The Changing Face of Fair Park and South Dallas

As the city acquired land through eminent domain in the 1970s, it promised amenities for the neighborhoods closest to Fair Park. Instead, they got parking lots.
Elizabeth Lavin

Fair Park and the neighborhoods around it are poised for incredible growth. This time, city and community leaders are insisting they won't repeat the mistakes of the past.

Cranes can be seen between the trees in the communities surrounding Fair Park. New apartments, retail, and public infrastructure improvements are coming adjacent to the amenity that is most commonly used during the three weeks of the State Fair of Texas.

Developers and policymakers regularly hold community meetings to solicit input from longtime residents and community advocates. These stakeholders watch the activity with a mix of excitement and wariness. They’ve been here before, staring down changes that will leave South Dallas in a very different state than it is today. The realities of what followed the previous talk of progress tested their resilience time and again.

Historically, progress in Fair Park has rarely benefited its neighbors. So will this time be different?

Fair Park, circa 1932, before the park was expanded and before I-30 cut the communities around it off from the rest of Dallas.
Courtesy of Dallas Municipal Archives

The most obvious change to the neighborhood is the highway. Interstate 30 was routed through this part of the city in the 1950s, cutting it off from the rest of Dallas. The freeway’s construction displaced residents and made it difficult for those who remained to use public transportation; the highway eventually contributed to the demise of the city’s robust streetcar system. Its placement sharpened the divide between northern and southern Dallas.

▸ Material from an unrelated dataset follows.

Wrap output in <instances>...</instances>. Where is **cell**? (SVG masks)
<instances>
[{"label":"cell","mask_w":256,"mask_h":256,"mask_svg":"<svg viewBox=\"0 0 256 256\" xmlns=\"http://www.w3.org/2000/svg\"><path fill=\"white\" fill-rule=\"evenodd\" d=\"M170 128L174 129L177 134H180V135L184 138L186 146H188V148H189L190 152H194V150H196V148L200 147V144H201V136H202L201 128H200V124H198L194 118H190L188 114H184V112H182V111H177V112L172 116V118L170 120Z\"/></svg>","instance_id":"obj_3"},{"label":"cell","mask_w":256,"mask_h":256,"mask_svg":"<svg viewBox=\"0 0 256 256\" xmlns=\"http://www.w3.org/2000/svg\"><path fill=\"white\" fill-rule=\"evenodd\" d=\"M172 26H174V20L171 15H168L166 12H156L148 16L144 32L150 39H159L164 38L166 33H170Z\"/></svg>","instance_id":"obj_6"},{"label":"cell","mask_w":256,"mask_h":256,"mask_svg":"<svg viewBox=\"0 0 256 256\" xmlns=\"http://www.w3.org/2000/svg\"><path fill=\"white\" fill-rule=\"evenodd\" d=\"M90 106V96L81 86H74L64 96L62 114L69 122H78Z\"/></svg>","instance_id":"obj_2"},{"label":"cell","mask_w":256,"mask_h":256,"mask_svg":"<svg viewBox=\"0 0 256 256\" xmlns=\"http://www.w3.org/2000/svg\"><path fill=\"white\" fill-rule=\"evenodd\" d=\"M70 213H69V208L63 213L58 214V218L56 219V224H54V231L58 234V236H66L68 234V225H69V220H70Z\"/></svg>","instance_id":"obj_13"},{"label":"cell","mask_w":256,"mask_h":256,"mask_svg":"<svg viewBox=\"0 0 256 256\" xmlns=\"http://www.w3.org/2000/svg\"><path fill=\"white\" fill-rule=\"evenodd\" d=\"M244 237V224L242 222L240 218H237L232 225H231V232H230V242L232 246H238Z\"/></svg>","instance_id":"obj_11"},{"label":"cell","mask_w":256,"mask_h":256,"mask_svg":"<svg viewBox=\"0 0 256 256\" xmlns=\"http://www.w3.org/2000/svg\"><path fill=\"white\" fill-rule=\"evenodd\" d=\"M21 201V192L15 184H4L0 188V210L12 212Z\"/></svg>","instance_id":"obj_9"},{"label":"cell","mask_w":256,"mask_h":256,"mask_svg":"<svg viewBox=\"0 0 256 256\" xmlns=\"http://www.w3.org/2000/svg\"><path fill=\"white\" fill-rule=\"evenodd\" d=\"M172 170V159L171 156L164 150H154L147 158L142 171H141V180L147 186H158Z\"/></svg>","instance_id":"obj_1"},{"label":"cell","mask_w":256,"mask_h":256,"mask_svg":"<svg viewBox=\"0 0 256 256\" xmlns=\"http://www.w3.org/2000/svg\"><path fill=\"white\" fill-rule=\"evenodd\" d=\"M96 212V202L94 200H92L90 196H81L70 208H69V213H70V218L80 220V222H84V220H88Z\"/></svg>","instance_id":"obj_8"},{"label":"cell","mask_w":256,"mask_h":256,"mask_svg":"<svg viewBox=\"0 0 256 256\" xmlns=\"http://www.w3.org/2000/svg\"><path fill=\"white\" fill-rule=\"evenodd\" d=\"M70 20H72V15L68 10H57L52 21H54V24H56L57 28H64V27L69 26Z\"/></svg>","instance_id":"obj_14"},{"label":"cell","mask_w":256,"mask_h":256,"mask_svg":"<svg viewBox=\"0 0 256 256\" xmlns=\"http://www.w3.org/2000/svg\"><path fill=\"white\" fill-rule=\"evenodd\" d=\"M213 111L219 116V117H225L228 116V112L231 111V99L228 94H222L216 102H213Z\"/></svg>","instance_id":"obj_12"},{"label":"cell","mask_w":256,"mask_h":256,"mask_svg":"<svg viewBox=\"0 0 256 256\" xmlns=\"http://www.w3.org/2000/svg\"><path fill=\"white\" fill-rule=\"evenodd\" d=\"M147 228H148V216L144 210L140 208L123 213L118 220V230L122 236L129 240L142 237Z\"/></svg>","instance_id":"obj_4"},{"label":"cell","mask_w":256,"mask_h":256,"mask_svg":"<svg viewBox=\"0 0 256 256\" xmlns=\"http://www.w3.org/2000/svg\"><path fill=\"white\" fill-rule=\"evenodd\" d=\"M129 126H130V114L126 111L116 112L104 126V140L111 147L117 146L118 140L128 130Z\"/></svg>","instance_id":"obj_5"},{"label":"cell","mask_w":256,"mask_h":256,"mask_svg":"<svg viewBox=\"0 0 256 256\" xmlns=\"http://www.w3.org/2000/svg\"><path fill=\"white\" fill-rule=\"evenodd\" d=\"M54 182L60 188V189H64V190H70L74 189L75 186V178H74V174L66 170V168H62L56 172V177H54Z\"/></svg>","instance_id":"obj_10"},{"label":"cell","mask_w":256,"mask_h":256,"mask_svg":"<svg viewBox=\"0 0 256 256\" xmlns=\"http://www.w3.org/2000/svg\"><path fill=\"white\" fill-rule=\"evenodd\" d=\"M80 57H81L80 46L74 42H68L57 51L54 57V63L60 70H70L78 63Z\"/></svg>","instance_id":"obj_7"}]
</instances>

Later, the city expanded the park’s footprint, growing from its 80-acre beginnings in 1886 to its current 277 acres. The progress once again came at the expense of the wood-frame houses owned by Black families. In the ’60s and ’70s, the city offered those families much less than what they paid for those homes, sometimes as little as 65 cents per square foot. White property owners typically received more than four times that amount.